Link to Original Article 

Monday, March 12, 2012

They: A Poem

We are missing parts of ourselves because they became a part of us over time,
and we allowed it, all for the sake of love.
We let the night forever stand still, never letting us see the blinding light of the true nature of the sun.

They became a part of us,
and now moon sized holes fill our hearts that they inhabited because they have left us…
We risked our lives all for the sake of love that they can't seem to offer us.
We feel ripped apart, needing just to find a new piece of life to sew back together the damage.

The time comes to fill those holes with others: others that seemingly aren't they.
We disappear when we attempt to fill the holes, but it's all we can do to bandage an unhealing wound.

It's not hard though to let go of they,
because they didn't inhabit a big piece of us that really mattered…

We didn't truly loved them

We love, yes… but only on the surface of our hearts and brains
because we couldn't let them penetrate further.
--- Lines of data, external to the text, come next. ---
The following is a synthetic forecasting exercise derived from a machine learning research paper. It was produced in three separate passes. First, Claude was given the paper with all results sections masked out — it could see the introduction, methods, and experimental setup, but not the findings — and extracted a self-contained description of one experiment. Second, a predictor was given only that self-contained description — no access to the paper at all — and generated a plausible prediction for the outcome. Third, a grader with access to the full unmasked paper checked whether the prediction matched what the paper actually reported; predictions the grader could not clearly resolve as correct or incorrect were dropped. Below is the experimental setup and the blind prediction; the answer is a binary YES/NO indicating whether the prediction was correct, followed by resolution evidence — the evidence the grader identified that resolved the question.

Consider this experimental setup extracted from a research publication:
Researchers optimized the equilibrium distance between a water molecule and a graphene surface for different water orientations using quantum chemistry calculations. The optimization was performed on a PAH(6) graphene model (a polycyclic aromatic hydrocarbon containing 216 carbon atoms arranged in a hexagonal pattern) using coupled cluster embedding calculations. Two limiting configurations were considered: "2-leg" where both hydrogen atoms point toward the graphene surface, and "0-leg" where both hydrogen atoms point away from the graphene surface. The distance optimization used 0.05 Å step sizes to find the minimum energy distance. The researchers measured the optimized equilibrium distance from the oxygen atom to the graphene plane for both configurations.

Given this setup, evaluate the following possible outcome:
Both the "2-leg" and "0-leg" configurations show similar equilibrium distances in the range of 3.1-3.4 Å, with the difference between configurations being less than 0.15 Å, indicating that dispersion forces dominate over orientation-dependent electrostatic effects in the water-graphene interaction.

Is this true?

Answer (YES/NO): NO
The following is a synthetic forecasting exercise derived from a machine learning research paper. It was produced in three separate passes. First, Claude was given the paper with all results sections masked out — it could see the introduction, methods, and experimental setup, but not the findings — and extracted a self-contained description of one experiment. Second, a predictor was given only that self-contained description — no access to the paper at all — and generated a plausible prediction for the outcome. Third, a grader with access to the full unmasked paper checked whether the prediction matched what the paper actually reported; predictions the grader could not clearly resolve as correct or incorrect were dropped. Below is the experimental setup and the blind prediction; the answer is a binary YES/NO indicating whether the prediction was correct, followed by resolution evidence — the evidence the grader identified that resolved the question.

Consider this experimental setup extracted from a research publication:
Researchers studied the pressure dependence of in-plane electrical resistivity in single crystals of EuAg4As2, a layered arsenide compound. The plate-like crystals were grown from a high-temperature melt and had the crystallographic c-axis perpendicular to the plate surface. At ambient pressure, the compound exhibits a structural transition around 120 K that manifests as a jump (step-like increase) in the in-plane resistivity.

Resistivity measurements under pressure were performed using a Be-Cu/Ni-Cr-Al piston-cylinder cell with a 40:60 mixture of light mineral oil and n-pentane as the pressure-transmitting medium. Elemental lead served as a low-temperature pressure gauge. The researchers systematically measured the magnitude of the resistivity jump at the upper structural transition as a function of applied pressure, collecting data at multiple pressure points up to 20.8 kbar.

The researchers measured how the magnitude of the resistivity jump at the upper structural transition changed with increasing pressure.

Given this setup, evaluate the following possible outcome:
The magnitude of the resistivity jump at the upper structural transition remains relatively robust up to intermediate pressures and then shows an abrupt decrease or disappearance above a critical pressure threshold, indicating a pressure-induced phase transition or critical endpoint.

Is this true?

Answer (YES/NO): NO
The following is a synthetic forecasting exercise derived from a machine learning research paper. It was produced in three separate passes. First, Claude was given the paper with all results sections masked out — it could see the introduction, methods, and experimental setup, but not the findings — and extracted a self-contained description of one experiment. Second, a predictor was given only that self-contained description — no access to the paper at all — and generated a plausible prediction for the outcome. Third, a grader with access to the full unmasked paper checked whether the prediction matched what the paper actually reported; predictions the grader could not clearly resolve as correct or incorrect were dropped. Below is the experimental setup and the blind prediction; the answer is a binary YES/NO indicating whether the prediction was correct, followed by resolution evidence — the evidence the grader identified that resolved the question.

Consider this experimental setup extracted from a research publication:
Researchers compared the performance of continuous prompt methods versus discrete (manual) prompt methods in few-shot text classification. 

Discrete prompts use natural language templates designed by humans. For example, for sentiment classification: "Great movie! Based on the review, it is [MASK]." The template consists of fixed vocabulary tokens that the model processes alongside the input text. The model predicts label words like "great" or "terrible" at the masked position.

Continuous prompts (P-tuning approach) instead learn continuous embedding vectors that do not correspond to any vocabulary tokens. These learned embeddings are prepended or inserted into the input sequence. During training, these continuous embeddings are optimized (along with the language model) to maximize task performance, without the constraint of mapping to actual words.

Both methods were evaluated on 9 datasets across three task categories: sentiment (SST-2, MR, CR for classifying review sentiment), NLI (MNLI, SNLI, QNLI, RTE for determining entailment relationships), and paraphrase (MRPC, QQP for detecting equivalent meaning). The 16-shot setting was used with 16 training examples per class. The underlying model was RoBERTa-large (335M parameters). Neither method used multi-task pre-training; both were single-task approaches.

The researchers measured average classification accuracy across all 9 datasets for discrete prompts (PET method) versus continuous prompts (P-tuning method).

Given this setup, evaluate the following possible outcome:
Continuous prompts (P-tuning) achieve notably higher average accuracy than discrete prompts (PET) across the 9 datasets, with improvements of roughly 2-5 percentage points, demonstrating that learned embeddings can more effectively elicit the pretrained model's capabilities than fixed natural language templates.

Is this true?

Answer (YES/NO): YES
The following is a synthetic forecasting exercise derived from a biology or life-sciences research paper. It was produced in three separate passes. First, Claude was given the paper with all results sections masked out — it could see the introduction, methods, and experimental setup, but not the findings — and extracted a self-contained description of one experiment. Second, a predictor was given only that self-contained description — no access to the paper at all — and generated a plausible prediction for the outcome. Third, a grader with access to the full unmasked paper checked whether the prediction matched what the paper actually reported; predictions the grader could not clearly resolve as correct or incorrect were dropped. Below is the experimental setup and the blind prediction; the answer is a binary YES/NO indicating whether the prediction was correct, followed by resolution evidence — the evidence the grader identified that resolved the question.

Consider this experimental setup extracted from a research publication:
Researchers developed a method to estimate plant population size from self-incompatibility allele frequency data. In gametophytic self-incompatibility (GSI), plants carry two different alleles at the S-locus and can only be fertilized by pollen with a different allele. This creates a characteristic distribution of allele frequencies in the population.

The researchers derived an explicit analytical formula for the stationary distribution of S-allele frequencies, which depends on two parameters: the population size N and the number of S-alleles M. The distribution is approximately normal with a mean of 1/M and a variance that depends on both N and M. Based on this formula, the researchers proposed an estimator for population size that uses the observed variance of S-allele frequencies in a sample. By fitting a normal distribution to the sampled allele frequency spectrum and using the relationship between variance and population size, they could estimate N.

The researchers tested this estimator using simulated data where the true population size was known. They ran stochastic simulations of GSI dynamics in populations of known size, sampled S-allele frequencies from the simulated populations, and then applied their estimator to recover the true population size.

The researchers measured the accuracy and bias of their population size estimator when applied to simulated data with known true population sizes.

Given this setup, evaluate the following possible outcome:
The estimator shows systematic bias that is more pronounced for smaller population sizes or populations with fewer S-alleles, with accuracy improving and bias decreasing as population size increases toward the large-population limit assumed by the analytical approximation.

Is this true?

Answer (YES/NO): NO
We were never really able to be ourselves around those that terrify and rape,
Never able to express ourselves without condemning and glorifying our thoughts,
Never able to just be around them like we can with those others…
We always knew this, but continue to ignore it even now…

We don't want to admit failure.
A failure of love,
A failure we've been told is our fault,
because it's our job to fix those they into something of our own liking.

Our lesson becomes Let Be and Let Live,
but we live in a system that doesn't Let Be.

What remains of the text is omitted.